- 541 Okunma
- 2 Yorum
- 4 Beğeni
Kendime Mektup
Göbek bağıma asarım kendimi kırkımda… Gün ağarır her şeye rağmen! Ölmesini bile beceremem! Kırık kalplerden sevgi sızardı oysa … Acırdı, acıydı yara. Yaban ellere aldırmadan, bırakmadan bir dost eli yaptığın ellerinle tuz basardın zamana. Sadece senin olurdu acı. Tüm yoksun, yoksul acılar dinerdi, esrik bir şarkı söylerdi an/ı. Kendi kendine mektuplar yazanlardan bilirdin soluk benizli kışları. İadesiz taahhütsüz gönderilirdi hatıralar. Postacı çalmazdı senin de kapını. Oysa sen güvercinler kondururdun bahçene, onların gözlerinde/n okurdun yalnızlıkları… Itır kokardı yaz bahçesi evin. Kıştan gelen sözcükler ısınırdı odanda . Sızlatırdı yüreğini pulsuz zarflar, sonra öfken küheylan!
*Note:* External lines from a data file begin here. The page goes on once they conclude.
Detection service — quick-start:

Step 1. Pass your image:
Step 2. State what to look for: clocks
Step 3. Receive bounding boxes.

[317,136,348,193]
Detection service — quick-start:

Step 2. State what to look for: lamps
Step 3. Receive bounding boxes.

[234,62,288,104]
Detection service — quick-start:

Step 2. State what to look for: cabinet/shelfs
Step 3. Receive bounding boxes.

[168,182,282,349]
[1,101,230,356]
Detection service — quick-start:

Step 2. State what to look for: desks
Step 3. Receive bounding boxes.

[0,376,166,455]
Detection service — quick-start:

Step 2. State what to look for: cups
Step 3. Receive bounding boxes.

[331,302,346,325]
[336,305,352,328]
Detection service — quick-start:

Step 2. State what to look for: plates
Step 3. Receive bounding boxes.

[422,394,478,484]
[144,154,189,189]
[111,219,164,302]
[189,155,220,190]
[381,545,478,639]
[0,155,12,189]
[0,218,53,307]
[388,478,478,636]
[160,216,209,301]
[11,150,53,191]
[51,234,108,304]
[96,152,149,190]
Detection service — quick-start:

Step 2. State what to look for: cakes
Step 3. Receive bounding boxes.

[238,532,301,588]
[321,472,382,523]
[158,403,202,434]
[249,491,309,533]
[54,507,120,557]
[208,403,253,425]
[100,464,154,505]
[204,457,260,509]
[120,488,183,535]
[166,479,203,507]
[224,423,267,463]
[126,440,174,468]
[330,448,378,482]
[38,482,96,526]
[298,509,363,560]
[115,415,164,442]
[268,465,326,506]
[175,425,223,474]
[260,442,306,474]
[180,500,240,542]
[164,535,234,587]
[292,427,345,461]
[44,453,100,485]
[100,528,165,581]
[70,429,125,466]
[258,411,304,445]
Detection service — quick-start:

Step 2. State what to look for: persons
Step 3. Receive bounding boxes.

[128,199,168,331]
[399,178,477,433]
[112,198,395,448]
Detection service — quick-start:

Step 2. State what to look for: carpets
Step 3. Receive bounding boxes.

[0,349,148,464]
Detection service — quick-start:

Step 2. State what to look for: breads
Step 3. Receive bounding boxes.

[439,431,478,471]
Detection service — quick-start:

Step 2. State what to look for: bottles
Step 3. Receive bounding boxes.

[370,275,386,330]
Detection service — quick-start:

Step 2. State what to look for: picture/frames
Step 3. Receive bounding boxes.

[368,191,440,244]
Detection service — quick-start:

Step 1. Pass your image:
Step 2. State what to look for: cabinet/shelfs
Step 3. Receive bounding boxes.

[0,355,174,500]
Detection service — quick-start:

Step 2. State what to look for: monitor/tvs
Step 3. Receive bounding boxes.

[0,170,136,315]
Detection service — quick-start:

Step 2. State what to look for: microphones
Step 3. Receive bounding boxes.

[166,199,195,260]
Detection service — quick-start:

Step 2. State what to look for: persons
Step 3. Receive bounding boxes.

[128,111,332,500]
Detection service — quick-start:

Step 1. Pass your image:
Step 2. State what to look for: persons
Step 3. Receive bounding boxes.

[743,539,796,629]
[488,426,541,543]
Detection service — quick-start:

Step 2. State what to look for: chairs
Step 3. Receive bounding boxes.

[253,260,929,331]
Yelelerini rüzgâra bindirir, kendi haline bırakırdın şehri. Yaban! Yağmurlar yağdırırdın gözlerinden, şimşekler çaktırırdın Köz olamamış çam yapraklarına saklanırdı çocukluk sevdan , çoktan unuttuğun siyah beyaz fotoğraflarda gülümsetirdin çocukluğunu. Ağlamayı yasaklardın kendine. Çocukluğunla birlikte büyütürdün çocuklukları, çocukları… Ama kim bilir kaç kez görmüştüm ben, senin de ağladığını! Mıh gibi çakılı dururdu z/aman kalbin/d/e ağır ritimli bir şarkı. Şiirler mırıldanırdı sevdalılar, sokaklar boşalırdı. Işıkları sönerdi evlerin rüya/riya uykuya dalardı… Dokunurdun şehre öfkeni geride bırakıp, şehir omzuna dokunan ellerinde/n ürperir, bir yabancıya düşürürdü k/ayıbını . Islanırdı yanakları.Öksüz bir şehir bıraktın geride… Şimdi ağlatır özlemin her satır başında kalemi. Her sokak başında yalnız bırakılmış bir çocuk ağlar…// 22 Haziran 2011
YORUMLAR
Ben daha ilk cümlede yıkıldım...
Son zamanlarda seni daha çok okuyabilmek ne kadar mutlu ediyor beni bilemezsin...
Ölmeyi bile başaramayan biri yaşamayı nasil becerirdi ki...
Aynadaki yansımam bana sordu...
Hep yaz dilerim...
Sevgilerimle her daim..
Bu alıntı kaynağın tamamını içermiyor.